In the records below, locate the line containing "What is the distance separating", then output that line and all later lines exactly, through the last one.

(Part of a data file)
--------------------------------

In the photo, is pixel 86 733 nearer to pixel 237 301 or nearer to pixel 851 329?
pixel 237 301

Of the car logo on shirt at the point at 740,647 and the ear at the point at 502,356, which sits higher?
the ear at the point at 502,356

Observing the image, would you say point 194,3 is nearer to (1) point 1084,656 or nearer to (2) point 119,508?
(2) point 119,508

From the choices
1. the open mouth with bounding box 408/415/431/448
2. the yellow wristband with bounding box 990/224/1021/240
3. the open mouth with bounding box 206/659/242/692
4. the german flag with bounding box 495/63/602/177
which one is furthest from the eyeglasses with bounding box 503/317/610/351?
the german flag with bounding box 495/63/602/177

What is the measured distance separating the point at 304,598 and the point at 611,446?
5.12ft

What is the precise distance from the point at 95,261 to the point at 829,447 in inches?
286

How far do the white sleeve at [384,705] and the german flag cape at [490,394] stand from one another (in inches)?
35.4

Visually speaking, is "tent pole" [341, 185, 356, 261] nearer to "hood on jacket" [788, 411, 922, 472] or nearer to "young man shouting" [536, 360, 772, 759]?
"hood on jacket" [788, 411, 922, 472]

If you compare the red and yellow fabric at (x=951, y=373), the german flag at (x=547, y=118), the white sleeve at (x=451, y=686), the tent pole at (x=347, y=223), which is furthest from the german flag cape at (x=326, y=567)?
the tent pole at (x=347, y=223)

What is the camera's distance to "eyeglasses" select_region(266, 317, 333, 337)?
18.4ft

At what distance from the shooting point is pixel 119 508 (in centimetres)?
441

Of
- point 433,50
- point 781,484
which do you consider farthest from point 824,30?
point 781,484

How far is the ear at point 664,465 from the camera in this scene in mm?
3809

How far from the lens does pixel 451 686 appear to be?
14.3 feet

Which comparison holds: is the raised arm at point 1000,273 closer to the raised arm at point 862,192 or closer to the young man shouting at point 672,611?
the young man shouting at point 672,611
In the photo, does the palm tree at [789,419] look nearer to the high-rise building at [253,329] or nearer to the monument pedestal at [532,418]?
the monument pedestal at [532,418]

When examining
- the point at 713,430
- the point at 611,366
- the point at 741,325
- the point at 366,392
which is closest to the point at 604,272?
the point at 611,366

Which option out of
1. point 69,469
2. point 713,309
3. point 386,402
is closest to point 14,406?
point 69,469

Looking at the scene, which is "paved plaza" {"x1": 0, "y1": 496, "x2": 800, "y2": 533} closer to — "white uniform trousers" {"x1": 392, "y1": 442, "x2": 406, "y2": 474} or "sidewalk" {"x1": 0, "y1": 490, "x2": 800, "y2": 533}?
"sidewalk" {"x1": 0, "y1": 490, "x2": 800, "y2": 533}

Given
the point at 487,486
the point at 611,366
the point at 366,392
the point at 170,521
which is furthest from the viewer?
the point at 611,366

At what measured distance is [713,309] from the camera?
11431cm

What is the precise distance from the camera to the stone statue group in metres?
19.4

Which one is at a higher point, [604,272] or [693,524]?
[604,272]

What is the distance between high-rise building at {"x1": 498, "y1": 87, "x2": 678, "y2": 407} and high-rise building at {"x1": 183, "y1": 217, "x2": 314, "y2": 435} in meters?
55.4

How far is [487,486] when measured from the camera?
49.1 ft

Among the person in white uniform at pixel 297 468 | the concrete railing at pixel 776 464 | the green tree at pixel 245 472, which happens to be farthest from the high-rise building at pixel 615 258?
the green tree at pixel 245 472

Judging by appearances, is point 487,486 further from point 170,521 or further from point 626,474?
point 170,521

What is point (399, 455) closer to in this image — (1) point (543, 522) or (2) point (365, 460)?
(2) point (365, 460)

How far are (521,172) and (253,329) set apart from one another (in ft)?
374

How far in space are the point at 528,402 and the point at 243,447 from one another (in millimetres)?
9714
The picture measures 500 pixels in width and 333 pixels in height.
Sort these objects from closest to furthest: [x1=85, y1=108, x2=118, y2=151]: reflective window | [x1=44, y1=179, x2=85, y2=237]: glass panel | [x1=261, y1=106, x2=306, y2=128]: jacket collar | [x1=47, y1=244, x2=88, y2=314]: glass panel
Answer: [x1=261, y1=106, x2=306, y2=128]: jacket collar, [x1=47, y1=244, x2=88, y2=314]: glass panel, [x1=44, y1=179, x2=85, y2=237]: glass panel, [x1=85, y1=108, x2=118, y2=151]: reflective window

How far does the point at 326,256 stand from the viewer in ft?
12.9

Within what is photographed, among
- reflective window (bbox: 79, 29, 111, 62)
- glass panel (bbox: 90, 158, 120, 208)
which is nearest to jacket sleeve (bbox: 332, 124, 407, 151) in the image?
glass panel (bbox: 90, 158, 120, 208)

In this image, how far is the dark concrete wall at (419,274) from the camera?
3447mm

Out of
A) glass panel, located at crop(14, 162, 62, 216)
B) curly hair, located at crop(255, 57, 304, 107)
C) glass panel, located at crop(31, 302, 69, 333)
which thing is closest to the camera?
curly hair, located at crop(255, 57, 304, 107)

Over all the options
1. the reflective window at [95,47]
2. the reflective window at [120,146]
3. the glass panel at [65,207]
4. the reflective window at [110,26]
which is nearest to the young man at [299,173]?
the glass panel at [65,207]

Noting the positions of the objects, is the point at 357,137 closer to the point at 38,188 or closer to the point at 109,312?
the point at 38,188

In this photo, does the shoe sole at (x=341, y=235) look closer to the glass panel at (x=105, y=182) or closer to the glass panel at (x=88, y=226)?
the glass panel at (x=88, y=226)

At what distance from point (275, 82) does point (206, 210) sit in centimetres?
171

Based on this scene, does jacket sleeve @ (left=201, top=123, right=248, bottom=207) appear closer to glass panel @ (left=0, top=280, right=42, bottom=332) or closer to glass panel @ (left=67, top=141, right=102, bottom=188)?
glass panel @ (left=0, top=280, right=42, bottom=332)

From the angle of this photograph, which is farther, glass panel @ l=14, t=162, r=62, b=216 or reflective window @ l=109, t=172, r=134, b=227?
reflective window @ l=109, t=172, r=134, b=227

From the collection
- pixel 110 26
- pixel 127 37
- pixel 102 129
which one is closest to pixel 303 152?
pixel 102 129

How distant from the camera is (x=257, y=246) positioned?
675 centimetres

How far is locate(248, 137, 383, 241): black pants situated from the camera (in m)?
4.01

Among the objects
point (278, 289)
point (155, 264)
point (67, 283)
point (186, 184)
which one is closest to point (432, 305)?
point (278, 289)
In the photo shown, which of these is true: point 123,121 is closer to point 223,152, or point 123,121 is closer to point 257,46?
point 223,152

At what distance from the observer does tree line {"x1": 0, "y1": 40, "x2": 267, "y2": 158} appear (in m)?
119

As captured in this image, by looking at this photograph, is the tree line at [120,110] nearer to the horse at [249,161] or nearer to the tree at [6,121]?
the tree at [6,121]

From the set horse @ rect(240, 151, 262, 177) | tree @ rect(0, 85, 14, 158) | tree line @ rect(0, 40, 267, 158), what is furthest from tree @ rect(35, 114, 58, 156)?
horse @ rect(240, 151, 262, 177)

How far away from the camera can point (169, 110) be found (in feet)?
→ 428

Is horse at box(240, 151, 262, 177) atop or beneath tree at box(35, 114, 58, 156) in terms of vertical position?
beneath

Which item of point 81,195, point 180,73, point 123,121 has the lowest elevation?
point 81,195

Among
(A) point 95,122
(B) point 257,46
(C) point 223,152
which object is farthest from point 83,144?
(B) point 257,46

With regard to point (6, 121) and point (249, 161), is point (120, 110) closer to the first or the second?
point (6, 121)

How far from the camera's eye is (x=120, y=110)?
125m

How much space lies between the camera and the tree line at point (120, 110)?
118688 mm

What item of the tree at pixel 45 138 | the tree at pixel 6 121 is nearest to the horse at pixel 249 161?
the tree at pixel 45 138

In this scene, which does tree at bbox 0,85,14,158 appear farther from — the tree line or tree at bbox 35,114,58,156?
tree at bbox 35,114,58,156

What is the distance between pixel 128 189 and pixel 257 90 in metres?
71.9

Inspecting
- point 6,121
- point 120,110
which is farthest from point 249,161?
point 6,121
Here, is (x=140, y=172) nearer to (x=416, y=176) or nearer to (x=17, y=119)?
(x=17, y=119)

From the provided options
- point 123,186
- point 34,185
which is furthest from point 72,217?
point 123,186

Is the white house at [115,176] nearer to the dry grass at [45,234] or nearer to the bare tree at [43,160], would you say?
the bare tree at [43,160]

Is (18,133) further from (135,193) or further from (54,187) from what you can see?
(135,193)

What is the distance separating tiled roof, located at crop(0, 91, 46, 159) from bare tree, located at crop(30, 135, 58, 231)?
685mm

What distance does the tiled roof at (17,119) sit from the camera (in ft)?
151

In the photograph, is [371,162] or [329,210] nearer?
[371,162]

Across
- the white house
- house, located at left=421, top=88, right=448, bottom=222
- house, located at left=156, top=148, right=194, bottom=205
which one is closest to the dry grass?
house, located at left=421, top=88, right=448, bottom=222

--------------------------------

_Written response_:
What is the distance separating tiled roof, located at crop(0, 91, 46, 159) from bare tree, located at crop(30, 135, 58, 231)?
685mm

What distance does the tiled roof at (17,119) sit from the camera (in ft)?
151

In the photograph, is [371,162] or [329,210] nearer?
[371,162]

Across
- the white house
- house, located at left=421, top=88, right=448, bottom=222
- house, located at left=156, top=148, right=194, bottom=205
which one is closest to the dry grass?
house, located at left=421, top=88, right=448, bottom=222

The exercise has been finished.